I spent the last three weeks driving first to the Indiana Dunes Birding Festival, then to the LL Bean–Maine Audubon Birding Festival in Freeport, Maine, and then to the Acadia Birding Festival up in and near Bar Harbor. I got home Wednesday night, and Thursday had to head to Watersmeet, Michigan, to do a program at the Ottawa National Forest Visitor Center. The only car problems I had on the whole big adventure were coming home from that. We finally made it home Thursday, and now I’m home for a few weeks. I can take time to breathe again.
So now here I am, looking over photos of my adventures, and thinking wow. As much as I love traveling to new places and also to familiar ones, and seeing birds everywhere, too many adventures in one short period of time start to melt into each other. Looking at the photos and listening to my recordings jogs my memory of fantastic moments that I’d already forgotten about as new fantastic moments kept happening. That was the problem when I did my Big Year. As intensely fun as it was, much of it is a blur in my memory, and life keeps going on, with new adventures and new photos and sound recordings taking up so much time that I’ve never had a chance to go back and review all the photos and sound recordings I made that year.
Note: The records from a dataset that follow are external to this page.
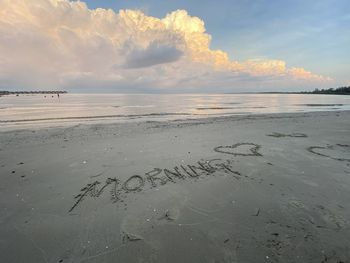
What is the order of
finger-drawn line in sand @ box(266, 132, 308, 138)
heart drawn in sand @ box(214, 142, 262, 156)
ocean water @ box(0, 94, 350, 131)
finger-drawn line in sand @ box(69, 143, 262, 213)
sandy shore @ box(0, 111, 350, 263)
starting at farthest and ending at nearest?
ocean water @ box(0, 94, 350, 131) → finger-drawn line in sand @ box(266, 132, 308, 138) → heart drawn in sand @ box(214, 142, 262, 156) → finger-drawn line in sand @ box(69, 143, 262, 213) → sandy shore @ box(0, 111, 350, 263)

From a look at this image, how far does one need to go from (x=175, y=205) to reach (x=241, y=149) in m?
4.98

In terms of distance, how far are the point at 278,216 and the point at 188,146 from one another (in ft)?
17.8

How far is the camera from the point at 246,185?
5.88 metres

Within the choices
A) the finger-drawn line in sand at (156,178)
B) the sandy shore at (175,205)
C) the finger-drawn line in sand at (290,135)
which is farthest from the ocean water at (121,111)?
the finger-drawn line in sand at (156,178)

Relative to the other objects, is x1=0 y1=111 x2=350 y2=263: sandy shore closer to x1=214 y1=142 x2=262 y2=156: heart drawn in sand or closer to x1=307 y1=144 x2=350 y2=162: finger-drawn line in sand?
x1=307 y1=144 x2=350 y2=162: finger-drawn line in sand

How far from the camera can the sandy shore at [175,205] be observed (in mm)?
3684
I’ve also never had a chance to really process most of those memories—it was all too intense, with too many experiences within too short a time.
The photos and notes I took on this trip, and my eBird lists with precise locations for each bird, are helping me keep everything from this trip straight, but my overall preference is to do one adventure at a time. I think I need more time than a lot of people to savor an experience as well as to process my photos and sounds, before heading out for another adventure.
I’ll have a few weeks before my next trip, but most of that time will be taken up on a new book project with a looming deadline, so I’ll feel more rushed going through all these photos than I like. I got some nice photos of Prothonotary Warblers in Indiana, and some nice pictures of a young bullfrog and a poor but identifiable picture of a water snake.
I didn’t get photos or recordings of the Worm-eating Warbler I saw at Indiana Dunes State Park, but I did buy a wonderful print by the wonderful artist Kristina Knowski. That purchase turned out to be doubly apt because I got a quick look at a completely out-of-place Worm-eating Warbler in northern Maine, too. We’ve already framed and hung up the print, which will keep both parts of this trip in my memory.
Copyright 2019 by Kristina Knowski |
After Indiana, I stopped in Michigan to see Kirtland’s Warbler—that morning was cold, drizzly, and very windy, so I didn’t see much, but did hear three distant males and got a quick glimpse of a nearby female, and got a decent recording of a Field Sparrow.
In Ohio, I took my nicest photos ever of a surprisingly cooperative Warbling Vireo. My previous shots were of a badly backlit flying bird, and I forgot to change my camera settings back from overexposing, but thanks to the miracle of Adobe Lightroom, that was fairly fixable.
I also got some of my best photos ever of Wilson's and Blackpoll Warblers.
And I saved the very best for last— For many years I’ve yearned to see Piping Plover chicks. When my friend Laurie Gilman from Maine Audubon got the word that some had hatched near Freeport while I was up in Acadia, I of course stuck around an extra day and charged down to see them on June 3, the day I’d originally planned to start the drive home. That day was so intensely enjoyable that it squelched all my other memories until I went back through other photos after I got home.
Russ and I used to take trips with the kids once every year or two, and the details of those stick with me ever so much better than so many memories of so many destinations in such a short time. All in all, in addition to my Piping Plovers, I saw over 200 species on this trip—way too many to absorb all of it in three short weeks.
My career and my commitment to understanding and sharing information about birds and how to protect them require travel. My hybrid car averaged almost 60 miles per gallon on this trip, and I did my best to save energy, not use plastics, and do everything else possible to save energy and not produce waste or pollution on the trip. Now I'm home for a while. I'm ever so glad to be here, but also ever so glad I got to go to so many splendid places. Understanding the big world and all the wonders of each place, and all the wonderful people in each place, makes me that much more committed to protecting the world's environment, and the birds and people we share it with.